Gut gefallen hat mir auch die Glosse in der Zeit:
Was läge weiter von einander entfernt als die bunte Welt der Werber und die staubige Welt der Archive? Hier das Übermorgen, dort das Vorgestern, hier die Kreativdirektoren, dort die Karteikartenreiter, hier Photoshop-Triumphe, dort bröselnde Graumassen. Und doch – wie seltsam berühren sie sich manchmal, diese Welten!
Bildrechte
Das Zeit-Blog und Medienrauschen hatten die Frage der Bildrechte angeschnitten und von Archivalia umfassend Antwort erhalten.
Und die Moral von der Geschicht?
Historiker und Archivare sind nicht so unnütz wie gemeinhin angenommen, man sollte sie nur fragen, bevor das Kind in den Brunnen gefallen ist. Zudem erteilen sie ihren Rat in der Regel kostenlos. Da war die Medienindustrie schon großzügiger. Auf 30 Millionen Euro ist hier für den guten Zweck verzichtet worden.
Auch 60 Jahre nach dem Ende des NS-Staates, ist das Terrain immer noch vermint, das hätten auch Werbeleute wissen müssen.
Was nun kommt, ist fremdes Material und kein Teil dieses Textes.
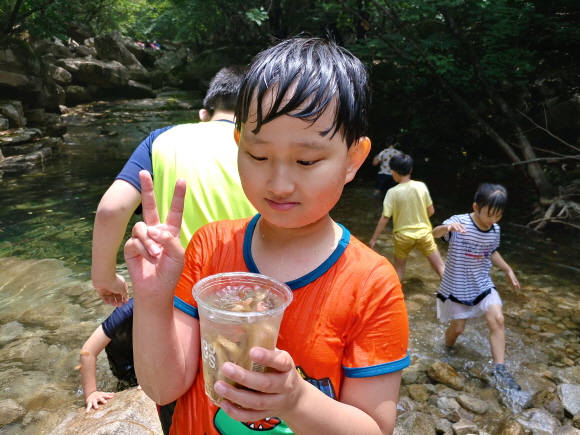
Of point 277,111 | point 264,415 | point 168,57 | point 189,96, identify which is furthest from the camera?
point 168,57

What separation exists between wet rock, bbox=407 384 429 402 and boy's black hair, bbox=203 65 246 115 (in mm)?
2509

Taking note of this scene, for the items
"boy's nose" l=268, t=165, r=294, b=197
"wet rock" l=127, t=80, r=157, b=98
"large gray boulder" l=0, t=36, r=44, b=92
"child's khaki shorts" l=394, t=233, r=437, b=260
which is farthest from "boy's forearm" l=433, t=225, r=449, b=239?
"wet rock" l=127, t=80, r=157, b=98

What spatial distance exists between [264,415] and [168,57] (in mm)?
23423

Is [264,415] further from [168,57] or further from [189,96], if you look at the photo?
[168,57]

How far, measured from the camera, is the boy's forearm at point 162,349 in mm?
1058

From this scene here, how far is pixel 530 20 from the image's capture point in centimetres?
866

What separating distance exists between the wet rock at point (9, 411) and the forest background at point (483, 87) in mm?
6837

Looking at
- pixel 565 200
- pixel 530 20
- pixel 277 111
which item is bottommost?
pixel 565 200

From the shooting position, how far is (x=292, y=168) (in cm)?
109

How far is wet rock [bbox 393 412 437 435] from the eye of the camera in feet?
10.0

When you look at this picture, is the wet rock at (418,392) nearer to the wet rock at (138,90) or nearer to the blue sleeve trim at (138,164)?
the blue sleeve trim at (138,164)

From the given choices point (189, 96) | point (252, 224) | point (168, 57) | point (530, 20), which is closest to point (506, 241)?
point (530, 20)

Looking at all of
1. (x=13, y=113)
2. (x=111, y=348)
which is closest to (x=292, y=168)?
(x=111, y=348)

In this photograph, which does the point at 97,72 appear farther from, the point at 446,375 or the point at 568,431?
the point at 568,431
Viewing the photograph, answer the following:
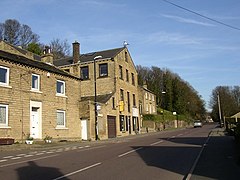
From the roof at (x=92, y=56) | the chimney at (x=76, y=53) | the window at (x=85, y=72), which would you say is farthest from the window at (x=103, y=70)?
the chimney at (x=76, y=53)

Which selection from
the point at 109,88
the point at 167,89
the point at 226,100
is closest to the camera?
the point at 109,88

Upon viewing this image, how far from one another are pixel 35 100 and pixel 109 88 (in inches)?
670

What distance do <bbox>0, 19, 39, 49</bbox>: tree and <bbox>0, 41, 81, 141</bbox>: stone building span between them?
91.5 ft

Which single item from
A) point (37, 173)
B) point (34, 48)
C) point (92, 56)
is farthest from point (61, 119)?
point (34, 48)

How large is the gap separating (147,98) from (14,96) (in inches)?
1934

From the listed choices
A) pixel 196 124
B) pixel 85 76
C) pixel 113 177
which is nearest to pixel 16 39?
pixel 85 76

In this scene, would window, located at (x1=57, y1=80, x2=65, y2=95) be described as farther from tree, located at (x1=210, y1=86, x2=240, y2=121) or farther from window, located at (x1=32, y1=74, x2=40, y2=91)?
tree, located at (x1=210, y1=86, x2=240, y2=121)

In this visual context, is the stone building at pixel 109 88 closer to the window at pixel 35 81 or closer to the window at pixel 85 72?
the window at pixel 85 72

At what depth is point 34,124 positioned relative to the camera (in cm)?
2825

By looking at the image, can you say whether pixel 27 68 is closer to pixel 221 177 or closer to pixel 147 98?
pixel 221 177

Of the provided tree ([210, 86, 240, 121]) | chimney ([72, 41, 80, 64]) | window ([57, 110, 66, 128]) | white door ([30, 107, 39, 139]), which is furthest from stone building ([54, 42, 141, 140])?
tree ([210, 86, 240, 121])

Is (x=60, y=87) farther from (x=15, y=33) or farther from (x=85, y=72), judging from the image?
(x=15, y=33)

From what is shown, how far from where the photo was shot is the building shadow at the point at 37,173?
9992 mm

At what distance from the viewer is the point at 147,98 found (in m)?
72.9
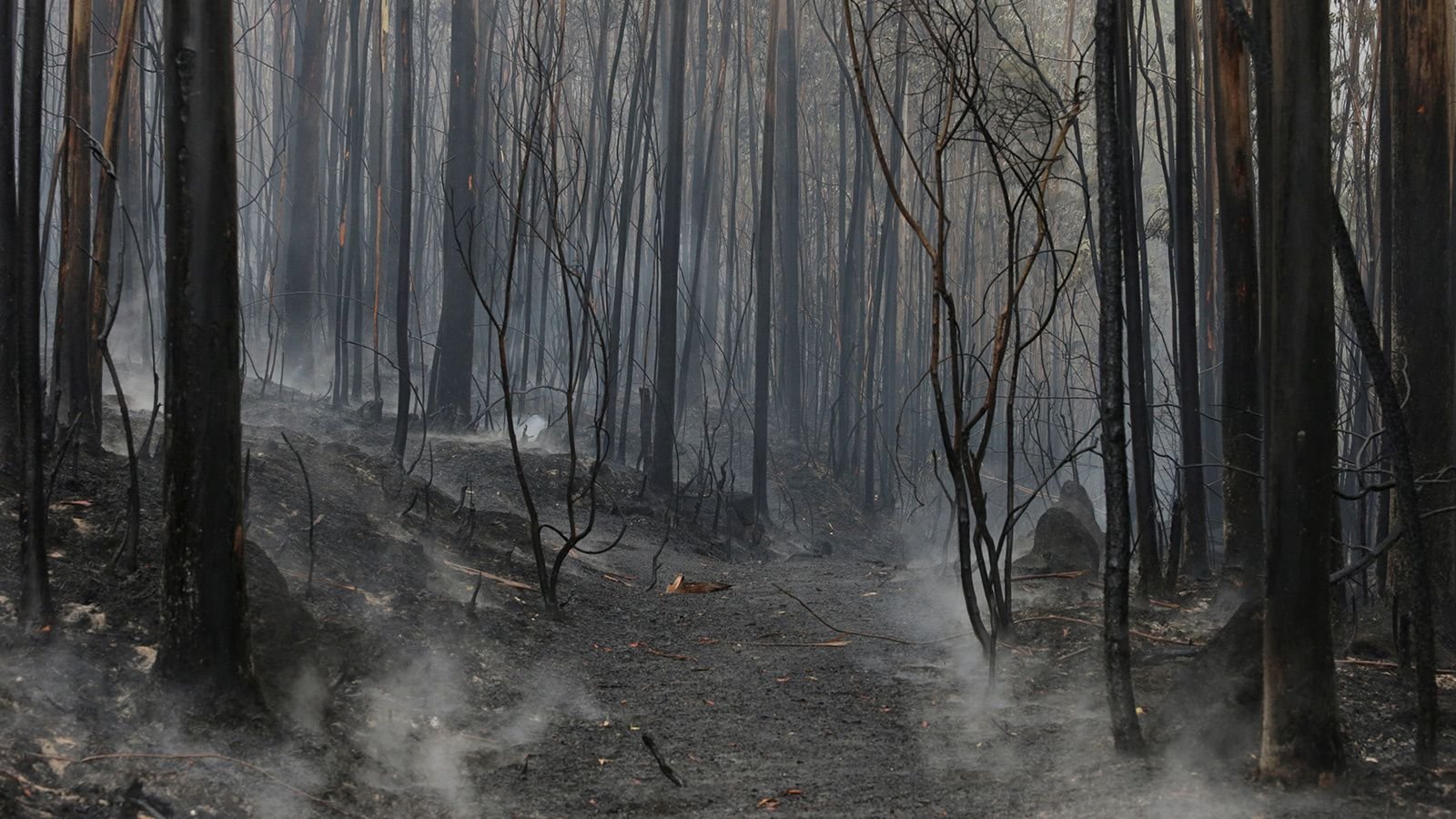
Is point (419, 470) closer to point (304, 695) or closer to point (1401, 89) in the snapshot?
point (304, 695)

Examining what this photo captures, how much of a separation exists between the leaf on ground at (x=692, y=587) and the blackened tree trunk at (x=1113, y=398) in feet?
12.0

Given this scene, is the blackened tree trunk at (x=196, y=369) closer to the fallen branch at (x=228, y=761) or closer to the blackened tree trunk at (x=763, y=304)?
the fallen branch at (x=228, y=761)

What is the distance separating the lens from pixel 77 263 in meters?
4.07

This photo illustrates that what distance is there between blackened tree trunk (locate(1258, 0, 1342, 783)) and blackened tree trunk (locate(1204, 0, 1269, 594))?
2.19m

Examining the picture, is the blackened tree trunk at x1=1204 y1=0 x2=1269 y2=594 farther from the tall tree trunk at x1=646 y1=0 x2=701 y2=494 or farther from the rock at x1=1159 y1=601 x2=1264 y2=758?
the tall tree trunk at x1=646 y1=0 x2=701 y2=494

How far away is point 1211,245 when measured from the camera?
31.6ft

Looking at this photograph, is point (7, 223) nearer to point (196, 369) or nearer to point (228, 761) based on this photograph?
point (196, 369)

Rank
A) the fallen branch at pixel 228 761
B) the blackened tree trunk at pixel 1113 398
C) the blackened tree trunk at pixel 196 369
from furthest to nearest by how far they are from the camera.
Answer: the blackened tree trunk at pixel 1113 398 < the blackened tree trunk at pixel 196 369 < the fallen branch at pixel 228 761

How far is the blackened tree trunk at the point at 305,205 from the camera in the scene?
13.2m

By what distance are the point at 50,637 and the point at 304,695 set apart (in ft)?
2.25

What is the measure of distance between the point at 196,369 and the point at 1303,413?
2810 mm

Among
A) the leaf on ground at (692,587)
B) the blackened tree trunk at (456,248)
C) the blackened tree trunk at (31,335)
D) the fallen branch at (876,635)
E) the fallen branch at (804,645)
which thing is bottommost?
the fallen branch at (804,645)

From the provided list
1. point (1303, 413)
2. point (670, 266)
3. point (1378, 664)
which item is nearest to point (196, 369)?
point (1303, 413)

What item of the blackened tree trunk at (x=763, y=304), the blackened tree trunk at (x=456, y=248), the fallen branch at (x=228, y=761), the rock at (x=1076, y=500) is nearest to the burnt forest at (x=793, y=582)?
the fallen branch at (x=228, y=761)
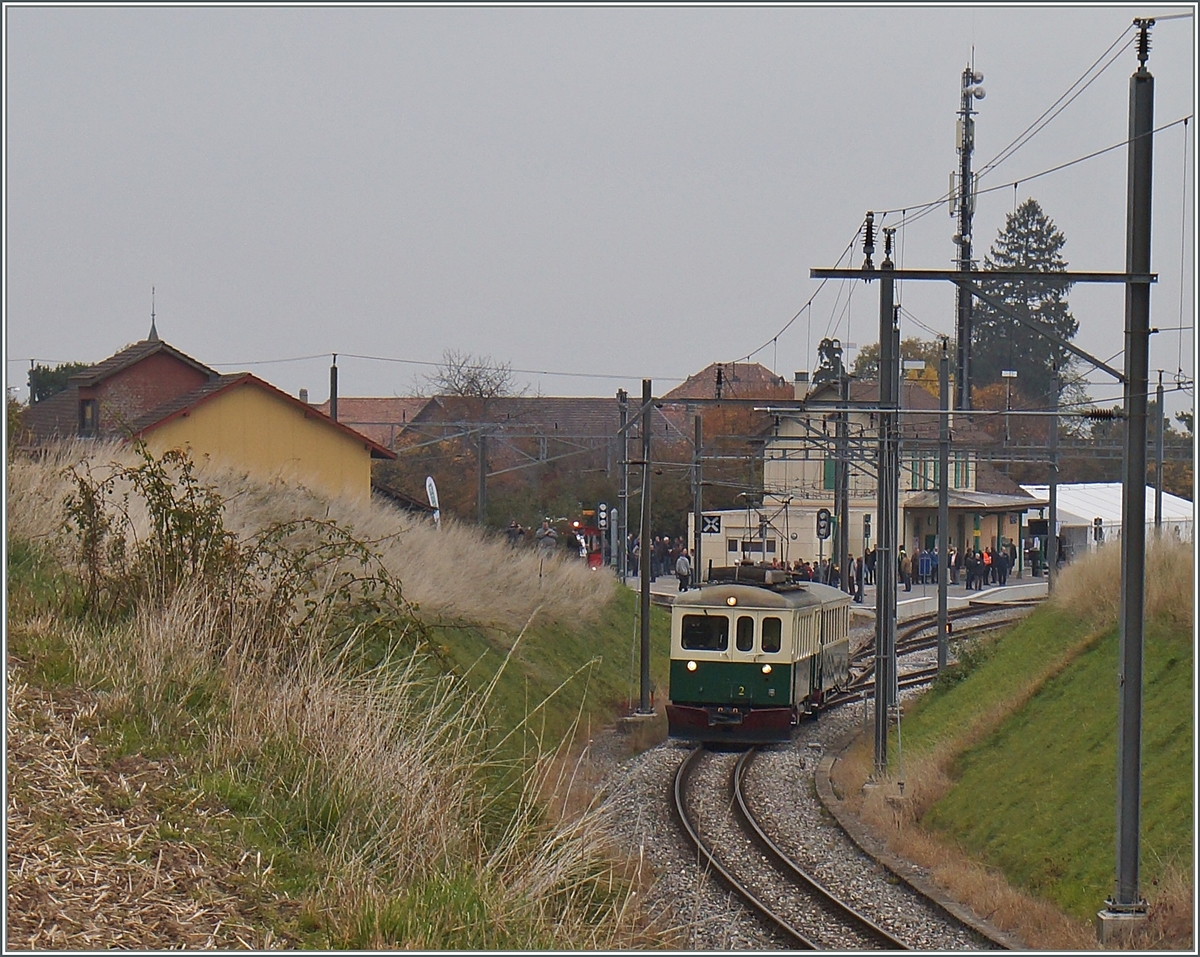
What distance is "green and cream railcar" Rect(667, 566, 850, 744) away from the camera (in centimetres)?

Insofern war der Slogan auch ohne das Foto eine gewagtes Unterfangen.
Politik und Werbung sind eine schlechte Allianz wenn es darum geht, dieses Land wieder nach vorn zu bringen, weil sie uns weiß machen wollen, wir litten allein unter einem Imageverlust. Manchmal kann es auch ein Bild zuviel sein.